Webster’s New World College Dictionary defines retarded as: “slowed or delayed in development or progress.” (It also notes that retard is “an offensive term of contempt.”)
So what’s wrong with that? Doesn’t that, in fact, accurately describe the impairments that are part of Down syndrome? Slowed. That’s exactly how I see Finn. Watching him grow and learn and develop has been very much like watching my other kids grow and learn and develop, only in slow motion. And I figure that eventually he will peak, and that peak will undoubtedly be different, probably lower, than the peaks my other kids will eventually reach. And you know what? It’s okay.
The problem is that retarded has become a slur, a common insult, an easy way to describe just about anything or anyone we find substandard. Because of this, we, parents and other people who love someone with Down syndrome (and other intellectual disabilities), are trying very hard to get everyone to move away from “retarded” and evolve into using softer, kinder terminology: developmentally delayed. Developmentally disabled. Intellectually impaired.
But it all means the same thing, doesn’t it? Slowed or delayed in development or progress.
See, personally, I don’t think I’d have a problem with “retarded” if it hadn’t become a common slur. If it had retained its clinical meaning, and only that, it would be fine. But I don’t think that changing the lingo is the answer – or at least not the whole answer – because I don’t think it’s the terminology itself that’s the problem. The problem is the attitudes that drive the language. It’s about how we view people who are different, and the fact that we so often view people who are different from us as inferior.
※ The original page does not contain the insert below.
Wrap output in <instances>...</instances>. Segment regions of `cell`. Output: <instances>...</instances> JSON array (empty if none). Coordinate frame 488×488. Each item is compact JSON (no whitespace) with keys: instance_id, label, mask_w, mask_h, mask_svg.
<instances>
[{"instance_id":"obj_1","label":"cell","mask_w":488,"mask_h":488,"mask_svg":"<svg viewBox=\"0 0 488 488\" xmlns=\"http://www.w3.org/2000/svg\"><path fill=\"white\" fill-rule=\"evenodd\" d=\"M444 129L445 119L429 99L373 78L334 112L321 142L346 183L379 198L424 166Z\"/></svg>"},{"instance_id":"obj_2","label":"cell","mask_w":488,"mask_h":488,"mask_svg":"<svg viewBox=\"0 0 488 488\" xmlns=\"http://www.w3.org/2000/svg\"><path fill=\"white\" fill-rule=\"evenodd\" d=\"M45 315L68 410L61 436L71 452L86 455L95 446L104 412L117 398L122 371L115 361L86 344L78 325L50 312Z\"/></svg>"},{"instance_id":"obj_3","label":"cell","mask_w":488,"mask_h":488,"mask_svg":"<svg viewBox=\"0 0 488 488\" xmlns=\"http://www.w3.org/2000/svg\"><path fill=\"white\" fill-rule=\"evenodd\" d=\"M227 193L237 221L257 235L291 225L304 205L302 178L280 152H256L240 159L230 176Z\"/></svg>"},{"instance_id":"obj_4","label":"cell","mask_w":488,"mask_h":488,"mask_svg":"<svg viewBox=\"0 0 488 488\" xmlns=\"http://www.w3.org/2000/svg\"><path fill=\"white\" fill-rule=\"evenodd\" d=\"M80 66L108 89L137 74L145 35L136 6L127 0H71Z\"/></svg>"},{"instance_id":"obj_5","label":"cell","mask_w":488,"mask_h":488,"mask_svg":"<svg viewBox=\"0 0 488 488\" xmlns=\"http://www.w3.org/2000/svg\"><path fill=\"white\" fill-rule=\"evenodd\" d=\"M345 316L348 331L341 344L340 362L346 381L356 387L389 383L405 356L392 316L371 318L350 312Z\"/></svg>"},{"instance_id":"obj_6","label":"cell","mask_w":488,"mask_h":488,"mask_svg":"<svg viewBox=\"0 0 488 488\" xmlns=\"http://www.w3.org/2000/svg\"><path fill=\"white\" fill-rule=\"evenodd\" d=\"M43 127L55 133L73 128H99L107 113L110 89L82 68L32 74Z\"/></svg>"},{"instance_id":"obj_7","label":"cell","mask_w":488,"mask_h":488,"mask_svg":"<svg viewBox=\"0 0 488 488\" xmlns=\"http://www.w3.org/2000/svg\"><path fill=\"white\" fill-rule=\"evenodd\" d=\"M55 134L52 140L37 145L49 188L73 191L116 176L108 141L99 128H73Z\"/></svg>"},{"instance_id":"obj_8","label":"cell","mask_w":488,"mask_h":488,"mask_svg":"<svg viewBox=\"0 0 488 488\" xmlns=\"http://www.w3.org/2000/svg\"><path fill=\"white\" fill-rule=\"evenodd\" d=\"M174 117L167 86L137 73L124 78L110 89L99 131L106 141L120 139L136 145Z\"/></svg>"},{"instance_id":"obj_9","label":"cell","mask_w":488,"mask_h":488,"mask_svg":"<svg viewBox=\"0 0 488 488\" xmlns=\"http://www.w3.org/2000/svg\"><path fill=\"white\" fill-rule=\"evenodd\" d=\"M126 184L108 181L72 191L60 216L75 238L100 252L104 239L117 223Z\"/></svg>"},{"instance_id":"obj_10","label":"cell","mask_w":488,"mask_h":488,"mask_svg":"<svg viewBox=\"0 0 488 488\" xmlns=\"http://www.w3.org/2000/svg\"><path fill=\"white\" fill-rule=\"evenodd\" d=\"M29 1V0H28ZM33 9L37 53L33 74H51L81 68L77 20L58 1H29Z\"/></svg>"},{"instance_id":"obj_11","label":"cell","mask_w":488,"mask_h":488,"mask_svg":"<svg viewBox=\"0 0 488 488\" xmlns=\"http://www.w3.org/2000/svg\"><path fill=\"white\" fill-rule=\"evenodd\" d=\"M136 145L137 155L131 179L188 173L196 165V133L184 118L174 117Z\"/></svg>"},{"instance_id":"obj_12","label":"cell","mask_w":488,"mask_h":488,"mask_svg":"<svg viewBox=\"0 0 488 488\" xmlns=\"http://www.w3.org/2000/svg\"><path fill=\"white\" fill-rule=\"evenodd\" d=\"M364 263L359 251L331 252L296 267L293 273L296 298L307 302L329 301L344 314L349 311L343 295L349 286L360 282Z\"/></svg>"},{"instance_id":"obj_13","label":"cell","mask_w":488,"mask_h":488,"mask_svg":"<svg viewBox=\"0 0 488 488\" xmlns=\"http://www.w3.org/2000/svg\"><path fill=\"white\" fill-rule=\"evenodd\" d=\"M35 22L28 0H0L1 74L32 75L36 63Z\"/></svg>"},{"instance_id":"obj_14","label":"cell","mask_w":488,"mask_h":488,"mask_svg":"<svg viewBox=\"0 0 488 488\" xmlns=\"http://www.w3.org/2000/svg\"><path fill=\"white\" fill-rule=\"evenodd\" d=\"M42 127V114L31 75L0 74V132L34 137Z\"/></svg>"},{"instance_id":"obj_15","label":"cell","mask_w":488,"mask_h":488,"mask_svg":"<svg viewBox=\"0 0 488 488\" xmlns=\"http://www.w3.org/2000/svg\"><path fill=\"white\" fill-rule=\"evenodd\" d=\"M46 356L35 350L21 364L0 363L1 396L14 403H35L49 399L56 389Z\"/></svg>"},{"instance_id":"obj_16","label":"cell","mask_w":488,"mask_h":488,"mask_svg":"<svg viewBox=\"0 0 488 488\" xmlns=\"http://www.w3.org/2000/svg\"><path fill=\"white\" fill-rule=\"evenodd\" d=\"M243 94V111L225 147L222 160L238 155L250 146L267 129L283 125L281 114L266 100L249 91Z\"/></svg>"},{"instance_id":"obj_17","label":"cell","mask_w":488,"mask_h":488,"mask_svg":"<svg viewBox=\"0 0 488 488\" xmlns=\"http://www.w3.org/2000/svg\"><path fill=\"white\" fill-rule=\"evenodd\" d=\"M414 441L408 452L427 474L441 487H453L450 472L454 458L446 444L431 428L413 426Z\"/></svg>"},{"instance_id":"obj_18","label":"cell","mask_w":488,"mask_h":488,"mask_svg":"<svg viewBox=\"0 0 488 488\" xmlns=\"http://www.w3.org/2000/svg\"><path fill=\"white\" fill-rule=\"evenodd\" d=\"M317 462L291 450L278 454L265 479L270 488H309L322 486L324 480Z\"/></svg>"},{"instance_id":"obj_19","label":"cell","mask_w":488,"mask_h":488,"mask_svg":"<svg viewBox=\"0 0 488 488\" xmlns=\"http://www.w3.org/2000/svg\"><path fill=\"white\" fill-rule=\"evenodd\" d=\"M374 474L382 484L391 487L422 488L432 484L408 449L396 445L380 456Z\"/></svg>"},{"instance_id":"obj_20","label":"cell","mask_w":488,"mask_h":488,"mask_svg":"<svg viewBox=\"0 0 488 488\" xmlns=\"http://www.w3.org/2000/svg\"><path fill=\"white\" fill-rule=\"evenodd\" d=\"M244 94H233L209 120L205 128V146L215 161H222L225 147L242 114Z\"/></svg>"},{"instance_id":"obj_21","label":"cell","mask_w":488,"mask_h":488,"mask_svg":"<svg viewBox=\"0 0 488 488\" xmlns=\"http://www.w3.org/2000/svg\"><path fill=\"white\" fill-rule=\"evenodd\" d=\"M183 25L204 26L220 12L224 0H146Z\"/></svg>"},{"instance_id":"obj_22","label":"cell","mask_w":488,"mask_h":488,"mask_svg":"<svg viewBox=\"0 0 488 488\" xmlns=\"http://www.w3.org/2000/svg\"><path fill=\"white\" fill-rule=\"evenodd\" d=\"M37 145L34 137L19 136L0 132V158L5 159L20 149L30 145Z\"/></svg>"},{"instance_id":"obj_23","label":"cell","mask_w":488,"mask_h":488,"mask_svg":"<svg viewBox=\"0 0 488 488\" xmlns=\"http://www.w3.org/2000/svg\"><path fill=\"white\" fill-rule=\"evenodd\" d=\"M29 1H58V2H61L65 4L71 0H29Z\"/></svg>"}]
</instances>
The solution is not to change the terminology, because it’s a losing proposition. I would be willing to bet everything I have in the world that whatever “kind” or “respectful” or “dignified” language we insist on and ultimately settle on now, will become tomorrow’s slur. Just watch – in a few years, people will be throwing around “developmentally disabled” the way they throw around “retarded” now. “What? Are you developmentally disabled or something?” Plus, eliminating “mentally retarded” from even clinical use gives it more power, more justification to use as a slur. We can no longer say “Retarded isn’t acceptable as a slur because it’s a clinical diagnosis,” because it will not longer be protected as a clinical diagnosis. You follow me? That’s exactly what happened with idiot and moron and imbecile. Those were all, once upon a time, clinical terms used to describe people with intellectual disabilities; now they are slurs that most people – even people touched by Down syndrome – don’t think twice about (personally, I cringe a little every time I hear any of those words).
I’m not crazy about the words “retarded” or “retard,” and I’m certainly not defending them. I hate them. Viscerally. Every time I hear them, it feels like a punch in the gut. And I will continue to take a stand against the use of these words as insults and slurs and descriptors of things people think are foolish or defective. But what I really want is for my son – and people of all kinds of differences – to be seen as a complex human being, with emotions, and abilities, and value, and a place in the world. Because I think if that can be accomplished, the slurs will disappear.